The first section of the trail (to Arch Rock) is at a fairly gentle grade and follows the Alum Cave Creek.
1.3 miles from the trailhead appears Arch Rock. The trail continues under the arch and has several steps cut into the stone that you climb up before exiting through the top.
Past Arch Rock, the trail continues to Alum Cave. The view includes Anakeesta Ridge predominantly on your left. At roughly 2 miles from the trailhead you’ll arrive at Inspiration Point, that offers a view of Little Duck Hawk Ridge to the west, and Myrtle Point towards the Northeast.
At 2.2 miles, you reach Alum Cave (full disclosure, it isn’t a cave). Alum Cave is actually a concave bluff, approximately 80 feet in height and roughly 500 feet long. Alum Cave has a history being mined first for epsom salt by The Epsom Salts Manufacturing Company (1838) and then for saltpeter which is used to manufacture gunpowder, by the Confederate Army during the Civil War.
Past Alum Cave, the trail continues, hugging the cliff face. Over these next two miles you’ll find several narrow rock ledges, including some with cable handrails due to the water seeping out of the rock walls.

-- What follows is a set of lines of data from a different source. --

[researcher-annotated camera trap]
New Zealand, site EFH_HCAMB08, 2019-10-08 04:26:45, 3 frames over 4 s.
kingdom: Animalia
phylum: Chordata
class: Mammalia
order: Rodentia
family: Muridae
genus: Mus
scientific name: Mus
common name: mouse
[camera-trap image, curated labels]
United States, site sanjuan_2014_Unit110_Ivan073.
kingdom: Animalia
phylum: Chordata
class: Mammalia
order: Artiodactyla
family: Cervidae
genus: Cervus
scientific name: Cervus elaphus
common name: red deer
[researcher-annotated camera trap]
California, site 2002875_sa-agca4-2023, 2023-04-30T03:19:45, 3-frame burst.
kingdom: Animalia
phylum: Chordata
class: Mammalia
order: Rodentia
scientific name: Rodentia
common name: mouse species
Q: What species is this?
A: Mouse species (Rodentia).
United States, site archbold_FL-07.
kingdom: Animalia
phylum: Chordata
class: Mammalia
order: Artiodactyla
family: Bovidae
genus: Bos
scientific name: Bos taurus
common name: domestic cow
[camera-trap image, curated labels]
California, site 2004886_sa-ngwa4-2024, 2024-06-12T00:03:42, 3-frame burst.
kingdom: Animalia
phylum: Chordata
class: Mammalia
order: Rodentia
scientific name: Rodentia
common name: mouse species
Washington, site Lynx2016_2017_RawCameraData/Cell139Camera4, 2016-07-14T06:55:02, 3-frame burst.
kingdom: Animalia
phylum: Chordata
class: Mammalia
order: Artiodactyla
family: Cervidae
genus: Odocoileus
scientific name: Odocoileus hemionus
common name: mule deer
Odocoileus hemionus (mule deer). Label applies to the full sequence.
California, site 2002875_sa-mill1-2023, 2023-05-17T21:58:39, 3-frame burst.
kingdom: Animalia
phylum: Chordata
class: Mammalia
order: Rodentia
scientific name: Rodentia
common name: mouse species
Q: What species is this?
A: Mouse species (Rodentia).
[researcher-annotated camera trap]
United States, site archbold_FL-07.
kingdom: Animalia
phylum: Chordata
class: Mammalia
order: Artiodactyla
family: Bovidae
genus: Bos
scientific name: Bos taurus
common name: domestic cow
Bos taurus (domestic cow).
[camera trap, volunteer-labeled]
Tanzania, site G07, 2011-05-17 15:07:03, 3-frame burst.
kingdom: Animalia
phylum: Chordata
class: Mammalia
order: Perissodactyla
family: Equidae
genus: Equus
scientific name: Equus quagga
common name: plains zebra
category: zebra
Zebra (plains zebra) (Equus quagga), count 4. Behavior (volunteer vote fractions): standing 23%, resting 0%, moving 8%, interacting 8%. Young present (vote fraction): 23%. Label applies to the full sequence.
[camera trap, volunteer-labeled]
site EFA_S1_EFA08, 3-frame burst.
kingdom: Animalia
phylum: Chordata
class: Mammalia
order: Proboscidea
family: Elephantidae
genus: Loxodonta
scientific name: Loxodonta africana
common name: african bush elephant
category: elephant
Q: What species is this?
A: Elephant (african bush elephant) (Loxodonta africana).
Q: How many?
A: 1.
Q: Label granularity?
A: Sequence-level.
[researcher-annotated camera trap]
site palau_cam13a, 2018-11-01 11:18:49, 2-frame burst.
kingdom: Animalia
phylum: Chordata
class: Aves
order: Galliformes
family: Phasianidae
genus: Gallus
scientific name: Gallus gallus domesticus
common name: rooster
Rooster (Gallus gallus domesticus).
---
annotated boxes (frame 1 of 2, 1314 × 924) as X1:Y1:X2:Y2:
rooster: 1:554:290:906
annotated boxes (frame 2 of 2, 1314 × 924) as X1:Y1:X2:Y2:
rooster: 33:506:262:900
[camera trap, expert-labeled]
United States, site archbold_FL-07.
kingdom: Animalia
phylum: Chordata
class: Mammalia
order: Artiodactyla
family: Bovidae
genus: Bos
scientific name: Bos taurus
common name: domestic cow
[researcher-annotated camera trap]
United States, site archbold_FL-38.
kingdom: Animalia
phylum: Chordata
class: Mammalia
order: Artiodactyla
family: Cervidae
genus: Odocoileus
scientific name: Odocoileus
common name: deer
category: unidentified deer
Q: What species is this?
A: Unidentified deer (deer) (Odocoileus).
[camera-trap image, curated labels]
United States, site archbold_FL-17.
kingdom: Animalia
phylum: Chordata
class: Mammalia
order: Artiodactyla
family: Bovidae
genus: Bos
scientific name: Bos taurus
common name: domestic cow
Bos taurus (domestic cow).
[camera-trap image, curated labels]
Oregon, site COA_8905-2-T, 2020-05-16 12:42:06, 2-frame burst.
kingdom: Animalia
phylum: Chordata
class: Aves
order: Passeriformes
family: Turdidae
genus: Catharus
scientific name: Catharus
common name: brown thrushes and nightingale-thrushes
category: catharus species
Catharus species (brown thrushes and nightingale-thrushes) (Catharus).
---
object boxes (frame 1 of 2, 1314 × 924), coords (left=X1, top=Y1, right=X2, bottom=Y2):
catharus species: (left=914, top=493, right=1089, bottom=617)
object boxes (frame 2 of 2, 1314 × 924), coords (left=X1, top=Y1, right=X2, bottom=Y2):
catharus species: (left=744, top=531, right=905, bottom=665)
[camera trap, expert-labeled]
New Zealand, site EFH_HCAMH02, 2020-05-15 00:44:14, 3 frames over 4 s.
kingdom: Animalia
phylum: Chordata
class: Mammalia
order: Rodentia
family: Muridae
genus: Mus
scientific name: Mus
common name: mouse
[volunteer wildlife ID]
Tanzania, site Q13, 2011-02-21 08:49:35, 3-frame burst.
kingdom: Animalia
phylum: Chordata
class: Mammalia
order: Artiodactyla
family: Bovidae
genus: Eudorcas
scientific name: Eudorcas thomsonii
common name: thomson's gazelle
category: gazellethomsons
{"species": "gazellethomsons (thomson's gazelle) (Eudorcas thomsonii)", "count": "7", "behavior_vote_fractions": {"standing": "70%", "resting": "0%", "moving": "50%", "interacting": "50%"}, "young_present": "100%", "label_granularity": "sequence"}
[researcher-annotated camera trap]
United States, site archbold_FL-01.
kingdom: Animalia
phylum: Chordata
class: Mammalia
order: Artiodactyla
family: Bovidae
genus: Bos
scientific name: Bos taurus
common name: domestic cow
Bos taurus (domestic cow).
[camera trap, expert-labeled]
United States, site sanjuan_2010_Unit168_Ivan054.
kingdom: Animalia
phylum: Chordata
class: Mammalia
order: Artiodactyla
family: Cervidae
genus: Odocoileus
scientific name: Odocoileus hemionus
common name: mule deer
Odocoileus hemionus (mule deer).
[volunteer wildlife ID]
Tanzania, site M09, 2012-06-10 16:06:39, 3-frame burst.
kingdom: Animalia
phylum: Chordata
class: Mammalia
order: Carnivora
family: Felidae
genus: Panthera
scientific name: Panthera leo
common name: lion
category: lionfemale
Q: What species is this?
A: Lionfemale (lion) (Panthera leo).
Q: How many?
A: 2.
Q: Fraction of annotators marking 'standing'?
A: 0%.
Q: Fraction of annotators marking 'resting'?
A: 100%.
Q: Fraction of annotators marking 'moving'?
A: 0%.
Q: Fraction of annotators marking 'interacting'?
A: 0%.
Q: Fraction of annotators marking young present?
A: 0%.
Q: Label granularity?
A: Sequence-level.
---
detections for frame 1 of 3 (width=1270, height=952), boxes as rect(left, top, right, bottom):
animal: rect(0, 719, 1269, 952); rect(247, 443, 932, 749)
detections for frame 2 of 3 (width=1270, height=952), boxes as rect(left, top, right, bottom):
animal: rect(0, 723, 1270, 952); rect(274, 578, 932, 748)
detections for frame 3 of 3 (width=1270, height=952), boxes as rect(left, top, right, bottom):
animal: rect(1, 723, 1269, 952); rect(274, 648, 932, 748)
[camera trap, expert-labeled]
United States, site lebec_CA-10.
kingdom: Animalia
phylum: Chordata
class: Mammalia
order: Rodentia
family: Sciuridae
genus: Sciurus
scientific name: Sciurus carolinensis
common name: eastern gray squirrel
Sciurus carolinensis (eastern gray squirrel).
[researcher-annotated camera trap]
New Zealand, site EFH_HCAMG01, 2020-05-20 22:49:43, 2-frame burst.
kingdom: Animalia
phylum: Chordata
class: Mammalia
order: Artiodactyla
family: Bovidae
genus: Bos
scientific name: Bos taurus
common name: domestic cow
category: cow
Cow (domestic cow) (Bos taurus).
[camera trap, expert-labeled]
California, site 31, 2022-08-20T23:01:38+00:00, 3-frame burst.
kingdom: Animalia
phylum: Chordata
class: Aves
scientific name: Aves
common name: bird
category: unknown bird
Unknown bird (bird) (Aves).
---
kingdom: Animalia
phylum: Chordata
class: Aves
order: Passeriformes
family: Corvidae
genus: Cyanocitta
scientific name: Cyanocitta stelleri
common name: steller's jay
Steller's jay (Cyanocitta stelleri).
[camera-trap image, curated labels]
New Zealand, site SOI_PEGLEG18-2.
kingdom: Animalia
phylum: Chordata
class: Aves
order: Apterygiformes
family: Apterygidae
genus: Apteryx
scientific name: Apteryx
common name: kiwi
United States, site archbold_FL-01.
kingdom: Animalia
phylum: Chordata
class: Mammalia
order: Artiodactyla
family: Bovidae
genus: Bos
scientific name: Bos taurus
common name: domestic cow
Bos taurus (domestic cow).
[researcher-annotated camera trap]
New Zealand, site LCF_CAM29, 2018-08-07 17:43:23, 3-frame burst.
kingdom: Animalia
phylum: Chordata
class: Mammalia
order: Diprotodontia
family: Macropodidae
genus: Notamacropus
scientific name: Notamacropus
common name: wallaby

Beyond this point the trail levels out and you pass through a dense spruce-fir forest. The Alum Cave Trail ends 5 miles from the trailhead and dead-ends into Rainbow Falls Trail. Take a right here to continue to the summit of Mt. LeConte.
A short distance on you’ll arrive at the outskirts of the LeConte Lodge area, The actual summit of Mt. LeCounte is another half-mile however. You can also take a right to Cliff Top for panoramic views.
To reach the summit, take the Trillium Gap Trail which branches off to the left at approximately 5.2 miles. The summit, better known as High Top, is at the 5.5 mile mark… designated by a large cairn off to the right at 6,593 feet. This makes Mt. LeConte the tallest mountain in the Eastern United States, rising 5301 feet from its base near Gatlinburg.